The pharmacist’s role has been shown to be beneficial in the care of older people, and literature advocates for their inclusion within multidisciplinary teams due to particular features of this patient group (including prevalence of polypharmacy, and changing pharmacokinetics and pharmacodynamics of ageing.)

This work aims to evaluate the impact of a service change - namely the provision of a pharmacist independent prescriber (PIP) service (with a scope of practice and specialist interest in geriatrics), to the Older Person’s Acute Medical Unit (OPAMU).

Method

Data collection measured impact in two ways:

  1. Interventions documented (over 5 clinical sessions) and analysed for type, clinical impact, and level of independence utilised by the PIP.
  2. Views of medical OPAMU colleagues on the PIP role were gathered using an electronic questionnaire.

Ethics approval was not required for this service evaluation.

Results

27 interventions were made (22 clinical; 4 discharge planning; 1 regarding inpatient self-medicating).

16 clinical interventions were “significant” or “severe”. 14 interventions were made autonomously (within PIP scope of practice). The mode intervention type (n=12) related to medicines reconciliation.

100% of questionnaire respondents (n=5) felt there was a positive impact on patient safety, prescribing accuracy, prescribing timeliness, doctor workload, and discharge timeliness.

Respondents reported improved medication adherence, reduced length of stay and reduced patient harm.

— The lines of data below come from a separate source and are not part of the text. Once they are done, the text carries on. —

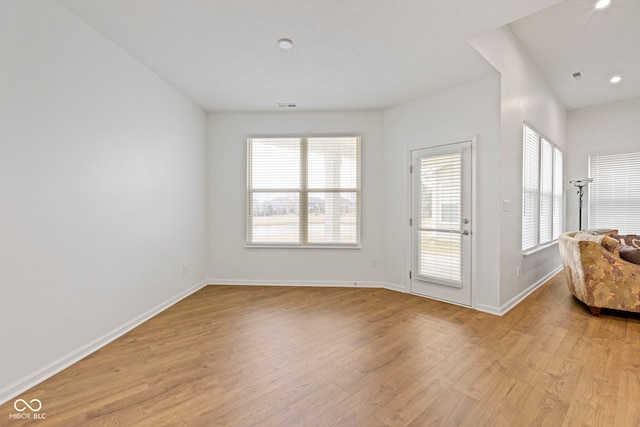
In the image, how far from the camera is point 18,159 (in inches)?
72.1

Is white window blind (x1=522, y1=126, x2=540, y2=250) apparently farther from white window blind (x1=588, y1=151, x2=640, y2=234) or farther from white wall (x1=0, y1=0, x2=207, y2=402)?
white wall (x1=0, y1=0, x2=207, y2=402)

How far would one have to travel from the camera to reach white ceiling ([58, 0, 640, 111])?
84.4 inches

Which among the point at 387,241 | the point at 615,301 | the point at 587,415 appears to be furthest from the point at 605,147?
the point at 587,415

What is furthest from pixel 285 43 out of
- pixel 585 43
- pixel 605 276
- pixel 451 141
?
pixel 605 276

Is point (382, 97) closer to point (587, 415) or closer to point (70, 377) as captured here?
point (587, 415)

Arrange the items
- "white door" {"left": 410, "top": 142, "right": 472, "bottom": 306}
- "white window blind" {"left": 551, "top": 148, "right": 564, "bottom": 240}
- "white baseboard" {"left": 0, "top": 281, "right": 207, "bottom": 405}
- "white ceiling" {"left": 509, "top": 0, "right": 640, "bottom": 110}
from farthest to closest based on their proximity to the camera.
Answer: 1. "white window blind" {"left": 551, "top": 148, "right": 564, "bottom": 240}
2. "white door" {"left": 410, "top": 142, "right": 472, "bottom": 306}
3. "white ceiling" {"left": 509, "top": 0, "right": 640, "bottom": 110}
4. "white baseboard" {"left": 0, "top": 281, "right": 207, "bottom": 405}

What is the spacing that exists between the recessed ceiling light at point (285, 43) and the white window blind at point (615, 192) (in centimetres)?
634

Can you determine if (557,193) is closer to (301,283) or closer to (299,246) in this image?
(299,246)

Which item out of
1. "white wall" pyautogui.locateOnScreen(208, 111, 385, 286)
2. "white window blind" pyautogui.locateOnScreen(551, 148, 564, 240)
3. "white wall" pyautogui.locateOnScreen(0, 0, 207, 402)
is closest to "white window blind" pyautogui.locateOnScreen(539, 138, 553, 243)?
"white window blind" pyautogui.locateOnScreen(551, 148, 564, 240)

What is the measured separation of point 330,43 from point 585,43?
129 inches

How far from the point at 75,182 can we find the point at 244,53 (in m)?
1.86

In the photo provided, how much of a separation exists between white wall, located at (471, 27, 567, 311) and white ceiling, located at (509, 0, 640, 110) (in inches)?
6.8

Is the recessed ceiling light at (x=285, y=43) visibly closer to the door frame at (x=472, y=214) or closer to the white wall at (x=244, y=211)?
the white wall at (x=244, y=211)

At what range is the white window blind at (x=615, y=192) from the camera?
16.7 ft
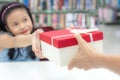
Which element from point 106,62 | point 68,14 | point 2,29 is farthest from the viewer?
point 68,14

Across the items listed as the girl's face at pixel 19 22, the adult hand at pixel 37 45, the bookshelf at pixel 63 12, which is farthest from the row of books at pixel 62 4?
the adult hand at pixel 37 45

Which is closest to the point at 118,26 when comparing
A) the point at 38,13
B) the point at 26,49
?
the point at 38,13

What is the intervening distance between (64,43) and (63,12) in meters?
2.29

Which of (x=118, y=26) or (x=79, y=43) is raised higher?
(x=79, y=43)

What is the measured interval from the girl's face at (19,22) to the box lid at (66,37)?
23.1 inches

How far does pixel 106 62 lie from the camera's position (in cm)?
86

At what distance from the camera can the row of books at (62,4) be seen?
10.3 feet

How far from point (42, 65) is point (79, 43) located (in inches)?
16.9

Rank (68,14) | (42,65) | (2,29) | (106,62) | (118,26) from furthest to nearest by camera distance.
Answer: (118,26) < (68,14) < (2,29) < (42,65) < (106,62)

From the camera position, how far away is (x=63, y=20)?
3.18m

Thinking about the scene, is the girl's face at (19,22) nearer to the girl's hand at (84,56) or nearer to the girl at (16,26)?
the girl at (16,26)

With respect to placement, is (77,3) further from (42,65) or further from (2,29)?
(42,65)

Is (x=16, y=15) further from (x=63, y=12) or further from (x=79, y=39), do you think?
(x=63, y=12)

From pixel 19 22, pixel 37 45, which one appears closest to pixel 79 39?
pixel 37 45
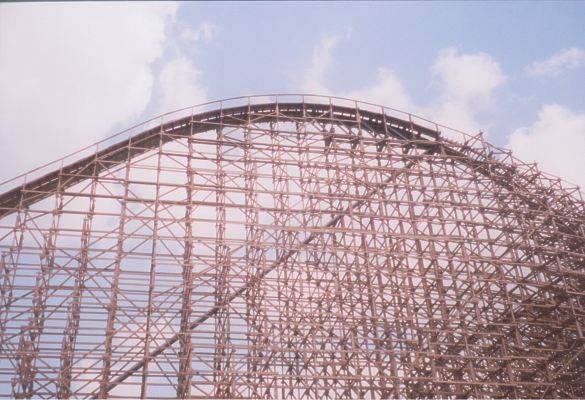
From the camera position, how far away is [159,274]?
15.3m

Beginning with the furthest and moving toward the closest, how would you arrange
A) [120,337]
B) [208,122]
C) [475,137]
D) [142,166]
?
[475,137] < [208,122] < [142,166] < [120,337]

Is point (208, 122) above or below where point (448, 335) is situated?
above

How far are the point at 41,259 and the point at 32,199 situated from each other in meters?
2.17

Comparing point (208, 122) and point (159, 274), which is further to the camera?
point (208, 122)

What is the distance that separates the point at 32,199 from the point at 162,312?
4628 mm

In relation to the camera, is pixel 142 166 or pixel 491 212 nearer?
pixel 142 166

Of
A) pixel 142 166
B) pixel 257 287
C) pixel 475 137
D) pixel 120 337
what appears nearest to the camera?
pixel 120 337

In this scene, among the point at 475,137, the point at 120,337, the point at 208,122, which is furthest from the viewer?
the point at 475,137

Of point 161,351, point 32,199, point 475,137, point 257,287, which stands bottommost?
point 161,351

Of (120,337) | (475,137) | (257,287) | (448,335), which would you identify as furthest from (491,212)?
(120,337)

Negative responses only related to times when the PIP was not present (due to working patterns or sickness).

Conclusions

This work highlights the benefits of a specialist PIP within the acute care of older people, particularly in improving patient safety and facilitating discharge. The service was viewed as beneficial by medic colleagues.

Future work is required to establish impact over a longer period, and direct comparison to similar units without a PIP would be beneficial in quantifying this impact.